Art de la rue à la réputation longtemps sulfureuse, le graffiti a aujourd’hui porte ouverte dans de nombreux établissements scolaires Une véritable tendance de fond primordiale pour la reconnaissance de ce mouvement artistique.
Si faire décorer les murs d’une école, comme de tout autre bâtiment, est aujourd’hui presque banal, le Street Art a trouvé une plus large place. Partout en France, nombre d’artistes, à la demande d’équipes pédagogiques et de plus en souvent accompagnés par des associations, mettent en place des activités participatives, des créations d’œuvres collectives, des ateliers d’initiation… Loin d’être un phénomène de mode, il s’agit là d’une véritable tendance de fond d’un mouvement artistique majeur, dont la singularité tient à sa relation directe avec le public.
Bien plus qu’une école-musée
Savez-vous où admirer des œuvres signées par Pantonio, Rero, Jef Aérosol, Zabou et quelques dizaines d’autres à Saint-Étienne ? À l’école publique – maternelle et primaire – des Frères Chappe ! Depuis 2005, plus d’une centaine de fresques ornent les murs et les moindres recoins des bâtiments. Jérémy Rousset, le directeur à l’origine du projet, revient sur les débuts de cette étonnante aventure. « Nous sommes entrés dans ce projet par l’Art Urbain, parce que Saint-Étienne est un vivier assez intéressant de ce côté. Et nous avons eu un petit coup de pouce, parce qu’un des enfants d’Ella et Pitr étaient scolarisé chez nous. Nous avons très vite pris notre envol en guettant les opportunités de collaboration avec d’autres artistes et cela s’est très vite emballé. Tous étaient sensibles à la manière dont nous envisagions leur travail. Nous les prenons au sérieux, l’idée n’était pas de redécorer l’école à moindre frais, mais bien d’engager une véritable discussion artistique. Nous avons d’ailleurs organisé des ballades artistiques pour que les enfants fassent le lien avec les oeuvres intérieures à l’école et les œuvres extérieures ».
Une démarche inspirante
Si les street artistes sont toujours nombreux à s’impliquer dans le projet, celui-ci s’est élargi à d’autres univers. « Nous avons aujourd’hui des photographes, des artistes qui ne travaillent qu’en atelier, des musiciens… ». Mais toujours avec cette volonté d’avoir une véritable approche pédagogique. « Les enfants observent des artistes en train de créer, c’est essentiel. Quand ils sont devant une œuvre finie sans avoir vu l’artiste au travail, il n’est pas évident pour eux de comprendre qu’il y a une intention artistique. Voir le geste in situ permet de lever ce malentendu. Et les enfants peuvent échanger avec l’artiste, lui poser des questions, sur sa technique, son parcours artistique, sa vie… pour comprendre ce qui est son moteur. Ensuite, nous pouvons élever le débat sur le propos qu’il développe », explique Jérémy Rousset. Le plus important reste évidemment que les enfants soient aussi acteurs. « Ils produisent, non en singeant l’artiste, mais en développant une création personnelle tout en respectant les contraintes imposées par celui-ci. Cela donne un terreau d’échanges très riche, où l’on peut évoquer des sujets très techniques ».
============================================================
OBJECTIF 1: Recopiez mot pour mot un passage de l'extrait sur le street art à l'école : commencez aux mots « Art de la rue » et arrêtez-vous après « ce mouvement artistique. ».
Le texte et les entrées ne viennent pas de la même source.

DONNÉES DE TRAVAIL:
============================================================
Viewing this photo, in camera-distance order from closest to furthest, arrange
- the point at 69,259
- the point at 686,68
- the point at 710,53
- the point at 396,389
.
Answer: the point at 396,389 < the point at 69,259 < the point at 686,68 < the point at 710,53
============================================================
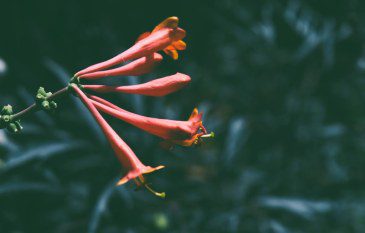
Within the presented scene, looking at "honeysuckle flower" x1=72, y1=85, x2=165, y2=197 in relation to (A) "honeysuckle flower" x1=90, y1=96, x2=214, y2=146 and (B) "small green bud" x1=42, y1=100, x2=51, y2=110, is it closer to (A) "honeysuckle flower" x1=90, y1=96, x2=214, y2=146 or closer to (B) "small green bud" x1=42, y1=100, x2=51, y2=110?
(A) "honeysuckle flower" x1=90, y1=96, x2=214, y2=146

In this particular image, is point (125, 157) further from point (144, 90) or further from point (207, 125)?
============================================================
OBJECTIF 2: Trouvez chaque ligne des entrées qui contient le mot « honeysuckle » et recopiez-la, en respectant les majuscules et les minuscules.

RÉPONSE 1:
Art de la rue à la réputation longtemps sulfureuse, le graffiti a aujourd’hui porte ouverte dans de nombreux établissements scolaires Une véritable tendance de fond primordiale pour la reconnaissance de ce mouvement artistique.

RÉPONSE 2:
Within the presented scene, looking at "honeysuckle flower" x1=72, y1=85, x2=165, y2=197 in relation to (A) "honeysuckle flower" x1=90, y1=96, x2=214, y2=146 and (B) "small green bud" x1=42, y1=100, x2=51, y2=110, is it closer to (A) "honeysuckle flower" x1=90, y1=96, x2=214, y2=146 or closer to (B) "small green bud" x1=42, y1=100, x2=51, y2=110?
(A) "honeysuckle flower" x1=90, y1=96, x2=214, y2=146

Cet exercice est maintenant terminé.